In fact, any honest or engaging attempt to relate Bernie as a human being is disrupted by the face-time aspect of Linklater’s form. It’s most glaringly obvious when there are surface touches on Bernie’s homosexual tendencies, which is brushed upon oh so lightly and oh so subtly through passing observations from Carthrage residents and Bernie’s perceived manner through such observations, lending the tiniest glimmer of hope that Linklater’s form does more than just simply tell a story, but can also decipher Bernie as a human being without directly asserting facts. But then, sure enough, Linklater inserts a card that reads, “Was Bernie Gay?” eliminating any bit of subtle character development that resonates with viewers and instead directly assessing that, yes indeed, Bernie was probably gay. So now…you know? So what? By directly assessing the burgeoning question, Linklater eliminates any of its mysterious aura and makes it wholly apparent that we should learn everything about Bernie, since apparently it’s less important to understand him as a person—which is strange, since understanding absolutely everything surrounding this wacky mystery seemed to be Linklater’s selling point.


And maybe that’s the point of Linklater’s film: to understand how fucked up this situation got; to understand how close this man came to escaping murder charges. The way Linklater relates this is rather offensive to the citizens of Carthrage and Danny Buck's puppets in the jury, but it wholly captures the stupidity and abandonment of morals that existed in this small town, which was fully ready to brush away murder as if it were a minor traffic violation simply because Bernie was their friend.

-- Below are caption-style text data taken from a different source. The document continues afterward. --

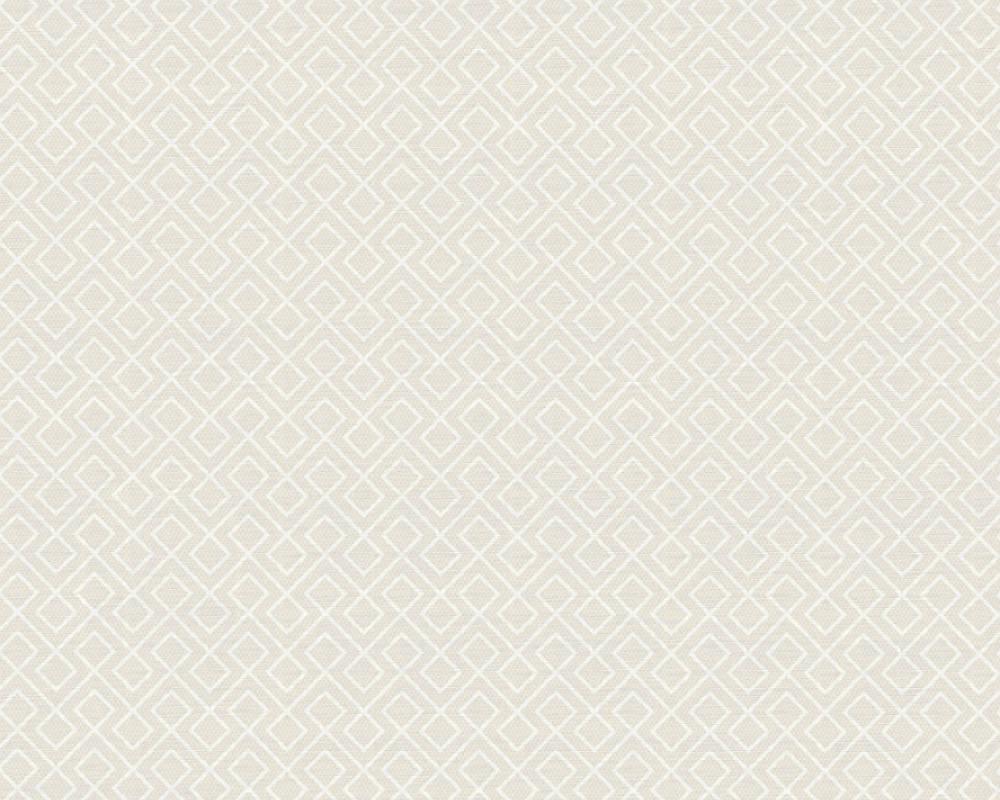 Papel de Parede Bjorn 351802 - Rolo: 10m x 0,53m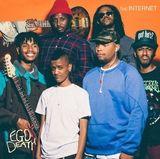 The Internet- EGO DEATH such a good album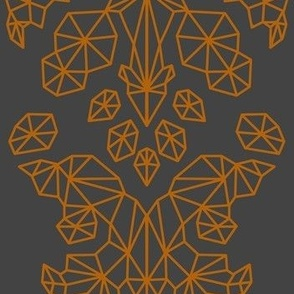 Geometric Brocade Orange and Dark Grey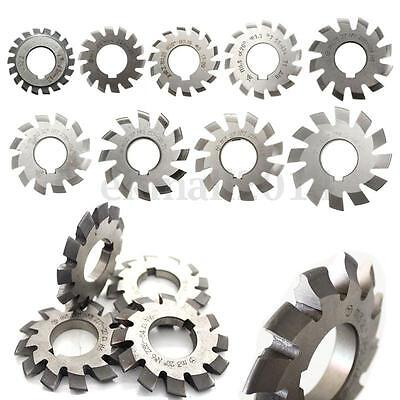 Diameter 22mm 8pcs M0.5-M10 20degree #1-8 Involute Gear Cutters HSS Module UK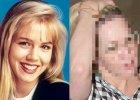 """Paparazzi uwiecznili na zdjęciach Jennie Garth czyli Kelly Taylor kultowego serialu """"Beverly Hills 90210"""". Aktorka nie miała makijażu, a my z trudem ją rozpoznaliśmy."""
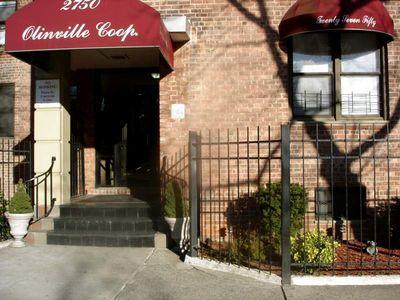 2750 Olinville Ave, Bronx, NY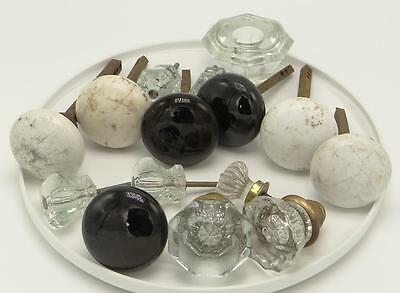 Lot White Black Ceramic Glass Antique Door Knobs Drawer Pulls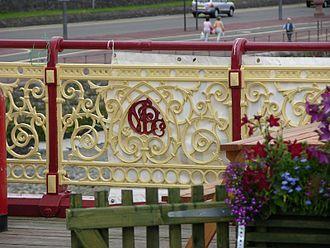 Victoria Pier - Decorative railings on the pier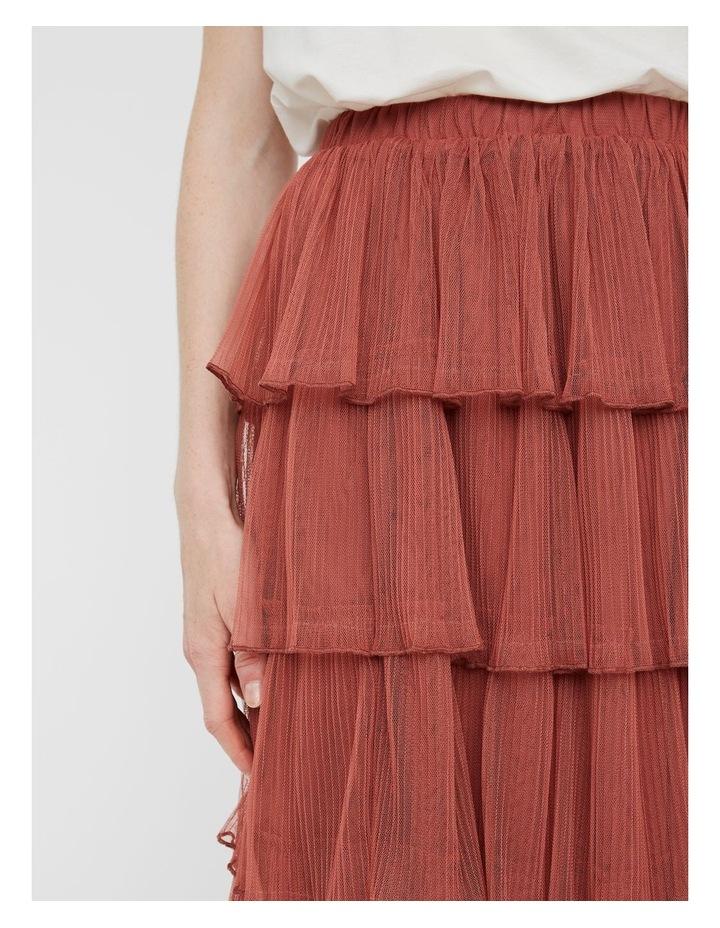 Mira Calf Skirt image 4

Coming in during the final 20 minutes of the film, this is Linklater's most adept filmmaking moment in Bernie, in which he's able to utilize several scenes featuring Danny Buck's slow realization that he must move the trial outside of Carthrage. Paralleled with the jury Danny Buck manipulates, he creates two sides of Bernie, neither of which is true, and both of which benefits his case. Danny Buck made the jury falsely believe Bernie was a hoighty-toighty, cultured individual with a vast knowledge of vocabulary, which was more important in declaring him guilty than the actual crime. And Bernie was seen as the kindest, most giving man in the world in Carthrage, which apparently was enough for its citizens to overshadow his gruesome, cold-blooded crime. 

And, in the end, this is why Linklater's movie works on a technical level: it sets out to portray Bernie's depressing situation through bits of gossip, because this is the only version of the story that exists. But the true story rests with Bernie and the deceased Marjorie, lending the movie a bit of weight in conveying how sprawling and inaccurate our version probably is. And, in the end, this is why Bernie is ultimately inconsequential. For wouldn't the emotion be exemplified tenfold in another format? Wouldn't a full-blown dissection of Marjorie's grip over Bernie have been more enthralling than the sole chewing scene that's supposed to suffice murderous thoughts? In the end, does it really matter at all if Linklater was solely focused on relating Bernie's story through gossip? For if Linklater were truly committed, his tale wouldn't feel so haphazardly thrown together, shifting from descriptions of Texas's various sections, to delves into Bernie's sexuality, to Danny Buck's role as a sheriff, to courtroom drama. His tale is told through the eyes of outside individuals, but the weight ultimately falls upon Bernie, and none of Linklater's alternating shenanigans lead to any bit of character development or justification that you'd find in an average television procedural drama. Writing his screenplay alongside Skip Hollandsworth, the man who wrote the original news article of this ludicrous tale, it's clear Linklater was more hellbent on telling the story than actually making anyone care about it. In that sense, I can say: he did a fantastic job.